The record demonstrates, contrary to the Union's assertion, that the grievant does not have the qualifications necessary for the position. It is true that she meets the minimum qualifications as pointed out by the County. However, based on her work record, the oral exam interview results, job-related education and experience, the opinion of a staff member who worked with both candidates, and her prior disciplinary record, the arbitrator finds that the County acted properly in deciding that the grievant does not possess the necessary qualifications to perform the job. In reaching this conclusion, the arbitrator rejects the Union's assertion that it was improper for the County to consider her past disciplinary record and opinions of other County employes who had worked with the grievant. Arbitrators have long held that consideration of disciplinary records is appropriate in the context of assessing ability. Nor did the Union point out any contractual or other prohibition against getting input from employes who had worked with the candidates.
The County argues that it acted in good faith and in accordance with the agreement when it appointed someone other than the grievant to the disputed position herein. The arbitrator agrees. Where, as here, the agreement reserves to management the right to make selections for promotion on the basis of ability, at least in part, and management develops criteria reasonably related to the job; applies those criteria to the demonstrated qualifications of the bidders through fair and even-handed procedures, relying upon objective evidence wherever possible; and selects the bidder based upon qualifications necessary to perform the job, an arbitrator ordinarily will not "second guess" such a determination. The Union has offered no persuasive evidence or argument to overturn the County's decision. Since there were no "qualified" internal applicants, the County acted properly in going outside the bargaining unit to fill the position.

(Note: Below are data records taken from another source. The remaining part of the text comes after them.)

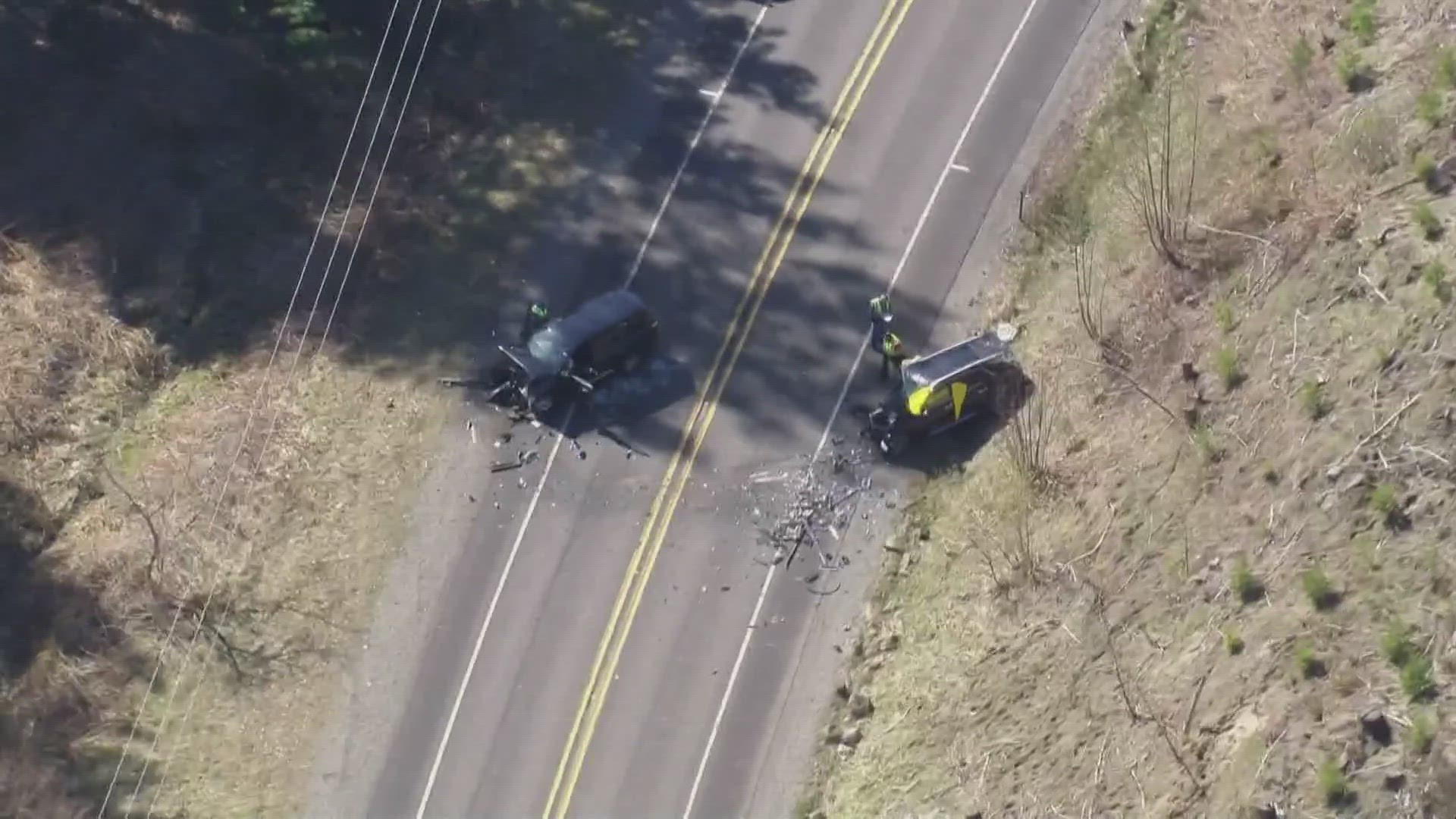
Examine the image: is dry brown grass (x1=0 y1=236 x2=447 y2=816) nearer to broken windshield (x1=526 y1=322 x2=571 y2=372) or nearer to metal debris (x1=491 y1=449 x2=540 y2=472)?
metal debris (x1=491 y1=449 x2=540 y2=472)

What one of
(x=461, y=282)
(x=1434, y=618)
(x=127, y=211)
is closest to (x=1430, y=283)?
(x=1434, y=618)

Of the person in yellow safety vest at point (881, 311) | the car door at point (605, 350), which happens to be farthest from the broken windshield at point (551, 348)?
the person in yellow safety vest at point (881, 311)

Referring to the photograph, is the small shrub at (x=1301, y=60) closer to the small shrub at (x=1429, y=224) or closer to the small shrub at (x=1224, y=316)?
the small shrub at (x=1224, y=316)

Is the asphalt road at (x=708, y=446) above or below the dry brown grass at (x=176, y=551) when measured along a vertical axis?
above

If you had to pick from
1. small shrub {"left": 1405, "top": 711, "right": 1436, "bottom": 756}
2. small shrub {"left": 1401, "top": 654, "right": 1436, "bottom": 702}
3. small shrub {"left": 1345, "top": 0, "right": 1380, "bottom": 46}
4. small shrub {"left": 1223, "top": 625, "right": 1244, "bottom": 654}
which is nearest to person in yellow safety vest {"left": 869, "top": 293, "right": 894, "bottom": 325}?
small shrub {"left": 1345, "top": 0, "right": 1380, "bottom": 46}

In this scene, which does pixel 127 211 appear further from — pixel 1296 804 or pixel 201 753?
pixel 1296 804

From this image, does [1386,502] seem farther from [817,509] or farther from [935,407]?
[817,509]
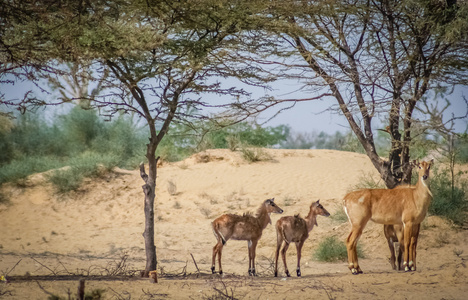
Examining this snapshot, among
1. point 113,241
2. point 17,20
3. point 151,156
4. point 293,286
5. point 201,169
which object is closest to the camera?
point 293,286

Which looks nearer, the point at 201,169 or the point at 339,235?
the point at 339,235

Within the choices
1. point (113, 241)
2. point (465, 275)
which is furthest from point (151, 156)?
point (113, 241)

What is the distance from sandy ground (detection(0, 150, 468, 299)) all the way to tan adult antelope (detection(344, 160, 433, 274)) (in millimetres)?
555

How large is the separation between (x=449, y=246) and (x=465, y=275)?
5.21 meters

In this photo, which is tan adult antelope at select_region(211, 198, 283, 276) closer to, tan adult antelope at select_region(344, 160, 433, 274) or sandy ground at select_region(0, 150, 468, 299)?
sandy ground at select_region(0, 150, 468, 299)

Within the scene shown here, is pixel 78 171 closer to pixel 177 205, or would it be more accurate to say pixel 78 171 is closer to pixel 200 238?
pixel 177 205

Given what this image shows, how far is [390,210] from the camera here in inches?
471

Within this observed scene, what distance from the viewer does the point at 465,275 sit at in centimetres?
1111

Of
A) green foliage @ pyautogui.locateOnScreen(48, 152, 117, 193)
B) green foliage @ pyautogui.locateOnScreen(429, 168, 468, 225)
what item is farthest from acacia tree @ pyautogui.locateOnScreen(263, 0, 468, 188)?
green foliage @ pyautogui.locateOnScreen(48, 152, 117, 193)

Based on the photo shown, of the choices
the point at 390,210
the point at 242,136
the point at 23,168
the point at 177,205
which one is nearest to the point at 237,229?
the point at 390,210

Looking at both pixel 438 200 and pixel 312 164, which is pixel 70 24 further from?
pixel 312 164

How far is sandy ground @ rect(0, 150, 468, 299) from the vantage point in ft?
33.9

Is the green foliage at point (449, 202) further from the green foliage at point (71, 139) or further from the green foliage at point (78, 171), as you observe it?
the green foliage at point (71, 139)

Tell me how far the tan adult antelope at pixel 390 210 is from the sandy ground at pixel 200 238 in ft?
1.82
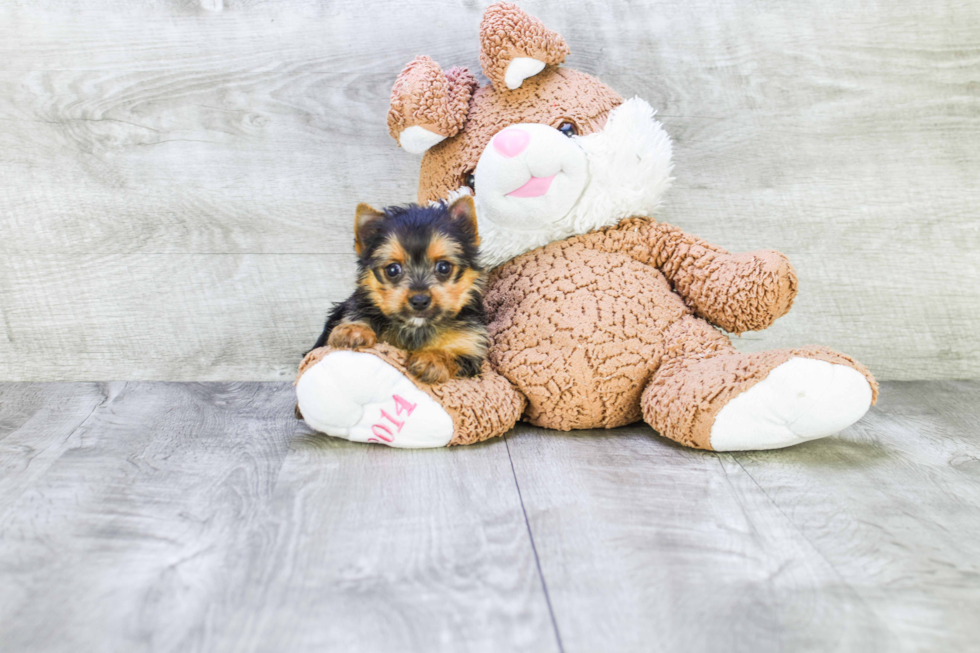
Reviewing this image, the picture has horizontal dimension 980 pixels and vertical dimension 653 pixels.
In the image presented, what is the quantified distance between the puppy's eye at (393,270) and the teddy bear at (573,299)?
14 cm

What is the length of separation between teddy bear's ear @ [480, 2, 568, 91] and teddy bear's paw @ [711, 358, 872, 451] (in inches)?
33.2

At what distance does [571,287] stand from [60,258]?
1.47m

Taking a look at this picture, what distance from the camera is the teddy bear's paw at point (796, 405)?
1348mm

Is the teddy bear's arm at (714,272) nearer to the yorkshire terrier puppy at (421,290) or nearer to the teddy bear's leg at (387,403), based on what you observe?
the yorkshire terrier puppy at (421,290)

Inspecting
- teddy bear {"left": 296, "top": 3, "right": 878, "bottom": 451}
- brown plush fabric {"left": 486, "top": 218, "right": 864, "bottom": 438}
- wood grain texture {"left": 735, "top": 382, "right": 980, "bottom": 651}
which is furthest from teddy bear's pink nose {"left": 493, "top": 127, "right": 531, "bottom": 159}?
wood grain texture {"left": 735, "top": 382, "right": 980, "bottom": 651}

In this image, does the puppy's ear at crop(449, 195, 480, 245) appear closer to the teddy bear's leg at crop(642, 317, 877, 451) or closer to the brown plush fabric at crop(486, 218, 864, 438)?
the brown plush fabric at crop(486, 218, 864, 438)

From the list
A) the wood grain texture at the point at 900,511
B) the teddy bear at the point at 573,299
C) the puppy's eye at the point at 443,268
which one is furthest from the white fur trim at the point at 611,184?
the wood grain texture at the point at 900,511

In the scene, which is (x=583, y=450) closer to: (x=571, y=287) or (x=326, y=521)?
(x=571, y=287)

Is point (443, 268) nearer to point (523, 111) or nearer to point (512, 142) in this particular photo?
point (512, 142)

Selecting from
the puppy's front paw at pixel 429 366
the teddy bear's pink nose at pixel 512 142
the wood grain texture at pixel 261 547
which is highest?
the teddy bear's pink nose at pixel 512 142

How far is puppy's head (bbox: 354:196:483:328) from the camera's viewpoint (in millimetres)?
1373

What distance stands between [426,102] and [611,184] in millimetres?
453

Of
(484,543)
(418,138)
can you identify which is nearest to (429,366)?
(484,543)

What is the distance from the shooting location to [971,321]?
2.21 metres
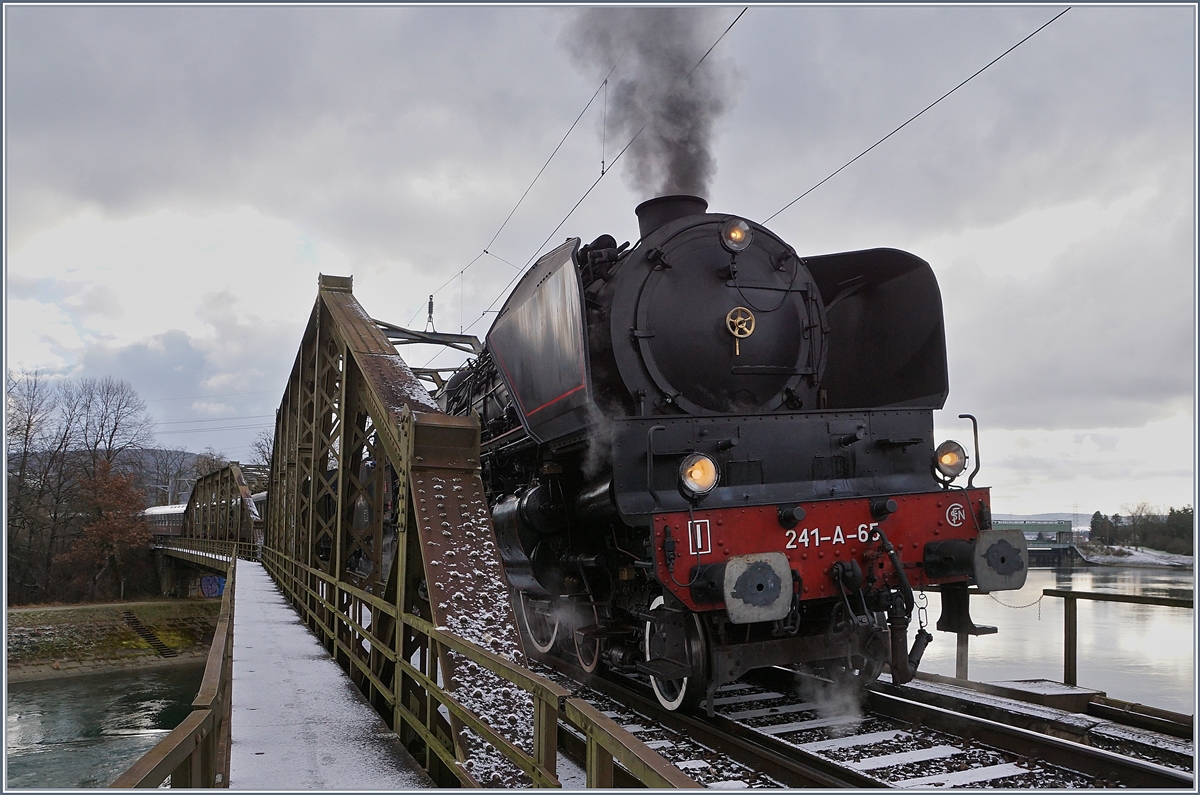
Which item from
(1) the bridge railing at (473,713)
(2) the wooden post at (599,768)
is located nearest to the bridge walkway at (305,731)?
(1) the bridge railing at (473,713)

Based on all of the above, the arbitrator finds that the answer to the stipulated issue is NO, the County did not violate the collective bargaining agreement when it failed to select the grievant for the Clerk I position in the Clerk of Court's Office, and it is my
That Carla Groom's grievance dated July 10, 1995, is hereby denied and the matter is dismissed.
Dated at Madison, Wisconsin, this 9th day of August, 1996.
By Dennis P. McGilligan /s/
Dennis P. McGilligan, Arbitrator
1. John Deere Tractor Co., 5 LA 632, 632 (Updegraff, 1946).